村東的一個女人,在她三十三歲時死了男人。她有四個孩子,最大的也不過十來歲,最小的還在嗷嗷待哺中。在丈夫死去不足六個月後,經人紹介,她嫁與他村的一個頗有些經濟實力的老光棍。記得她在再嫁的那日,她家裡最大的孩子大丫頭破口大罵她,死活不讓她再嫁。儘管如此,作為四個孩子的寡婦的她還是毅然堅定地走向她的那個未來男人的家。嫁過去後,那個老男人待她與她的四個孩子都不錯。現如今,她的四個孩子皆已成家,日子過得紅紅火火的。

吾的一位遠房表兄正值盛年溘然長逝,撇下了未滿三十四歲的表嫂與兩個尚未成年的孩子。我的那位表嫂雖三十有餘,可依然如花美眷。在我的那位表兄死去不足四十九日,就有人陸續上門提親。可惜的是,上門提親者皆被我的那位表嫂的嫡系親屬統統拒之門外。理由簡單可笑,一怕我的那位表嫂再婚後,她的男人不能善待兩個孩子。最後,再無人上門提親,我的那位表嫂只好帶著一對年幼的孩子艱難度日。可我的那位表嫂就象關不住的滿園春色,不久便紅杏出牆了,與同村的一個有婦之夫的男人勾搭成奸。天下哪有不透風的牆。未久,那個男人的老婆知道後,一氣之下喝了一些農藥。要不是及時發現搶救及時,就一命嗚呼了。

記得馬克思說過,人類有三種生活:物質生活丶精神生活與性生活。
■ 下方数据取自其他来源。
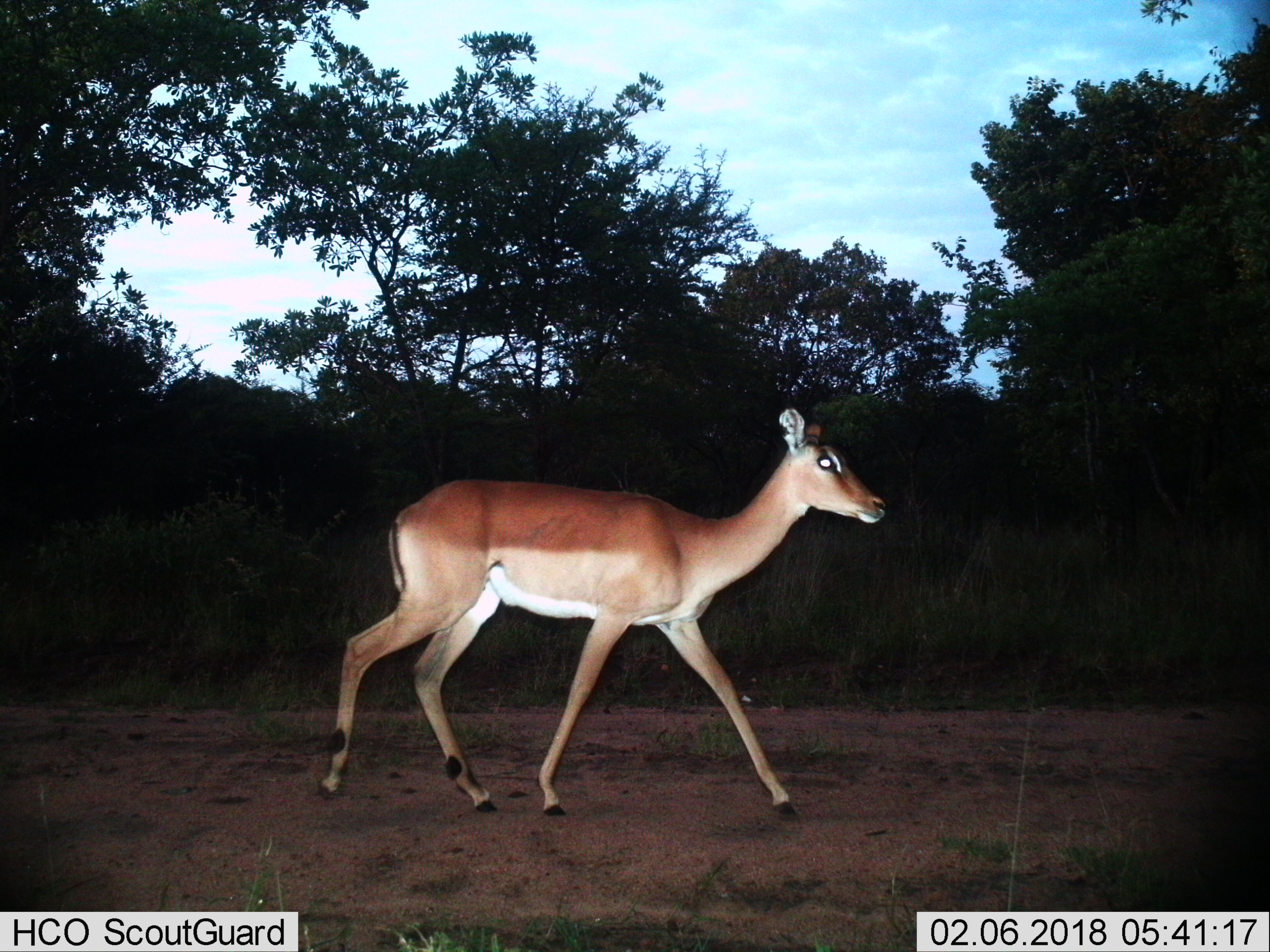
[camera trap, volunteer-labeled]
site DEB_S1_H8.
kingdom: Animalia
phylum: Chordata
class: Mammalia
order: Artiodactyla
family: Bovidae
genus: Aepyceros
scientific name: Aepyceros melampus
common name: impala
Impala (Aepyceros melampus), count 1. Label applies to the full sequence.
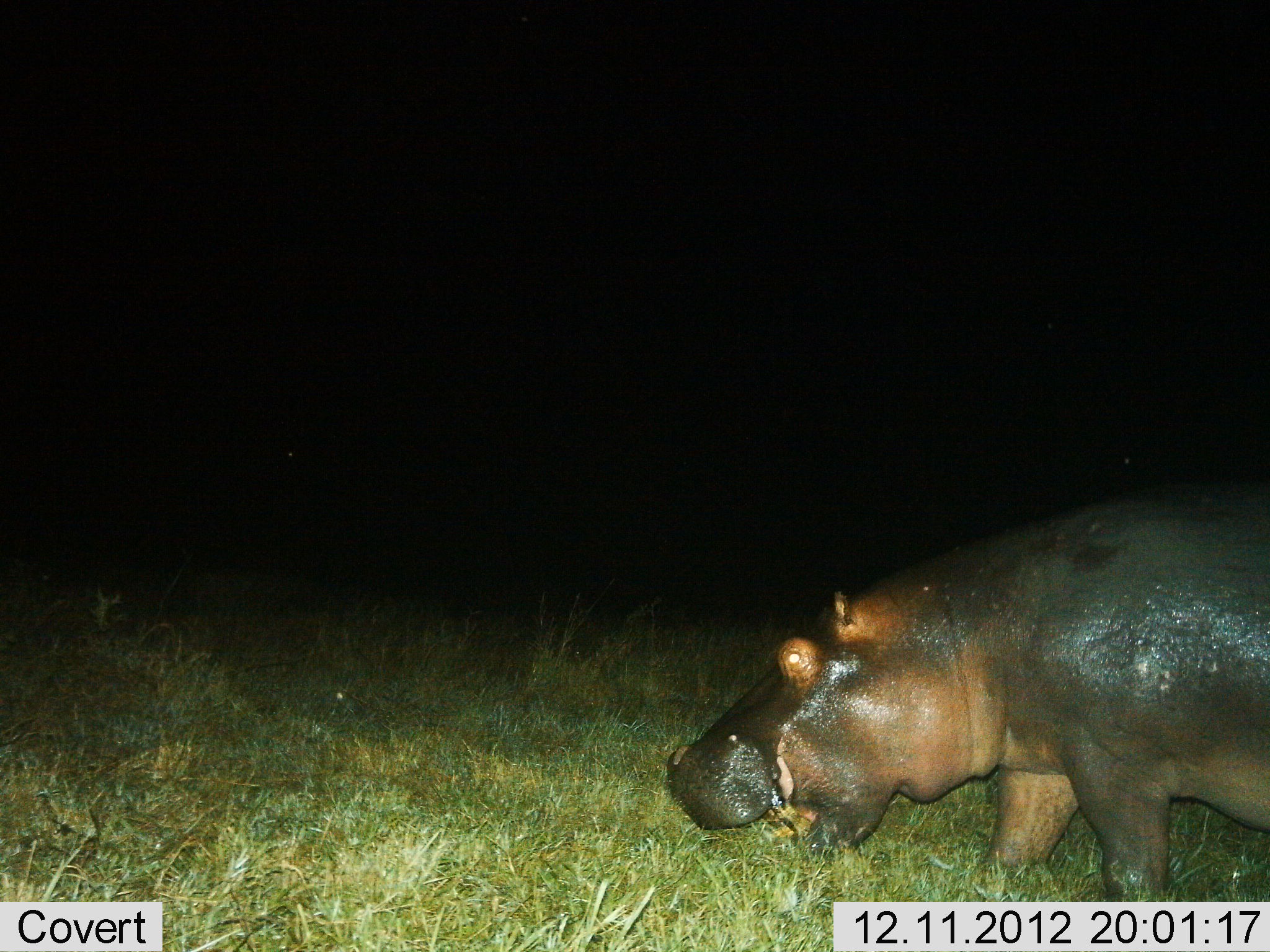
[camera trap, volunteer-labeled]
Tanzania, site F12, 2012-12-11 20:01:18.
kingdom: Animalia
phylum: Chordata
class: Mammalia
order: Artiodactyla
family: Hippopotamidae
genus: Hippopotamus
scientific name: Hippopotamus amphibius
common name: hippopotamus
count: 1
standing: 25%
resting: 0%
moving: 15%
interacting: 0%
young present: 0%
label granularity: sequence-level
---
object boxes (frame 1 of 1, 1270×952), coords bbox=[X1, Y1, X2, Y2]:
animal: bbox=[667, 475, 1269, 901]; bbox=[323, 680, 359, 726]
偉人都將性生活與其他兩種生活等量齊觀,更何況我們這些凡夫俗子呢。

其實,人的性慾就像川流不息之河,若一味堵截,終究會氾濫成災。就像前面介紹的我的那位表嫂,在我的表兄死後,尚年輕有姿色,應及早再婚。可她的直系親屬卻偏偏極力阻撓,反對她再嫁人。結果呢,在性生活上忍無可忍的她只好去找別的男人偷情(當然,也有精神生活上匱乏的因素。)。敗壞了社會風氣不說,還差點出了人命,釀成家庭悲劇。

現代詩人舒婷在《神女峰》中寫道,與其在懸崖上展覽千年,不如在愛人的肩頭痛哭一晚。她其實是在曲折地表達她個人的愛情觀,—在丈夫死後,女人就該勇敢地再婚,繼續追求個人的幸福,不必終生沉緬於虛無縹緲的憶念中。

歷史的車輪總是滾滾地向前行駛著。我們現在根本不再需要那些所謂的貞節烈女了。古代的那些貞節烈女牌坊只不過是封建統治階級扼殺女性愛情的鐵的罪證!像前面我言的我的那個小學女同學,以及我村的那位六十不足就死了男人的女長輩,不必在乎世俗的目光,完全可以再婚,找個男人好好的安度晚年。在此,我建議全天下已成為寡婦的女人們都該不遺餘力地再找個男人找個伴,讓餘生過得充實幸福而不再寂廖。

最後,我要大聲疾呼,那些寡婦們都要像我村東的那個帶著四個孩子的寡婦一樣,排除一切外部干擾,勇敢地再婚,追求自己的幸福。這對於個人對於家庭對於社會都大有禪益的。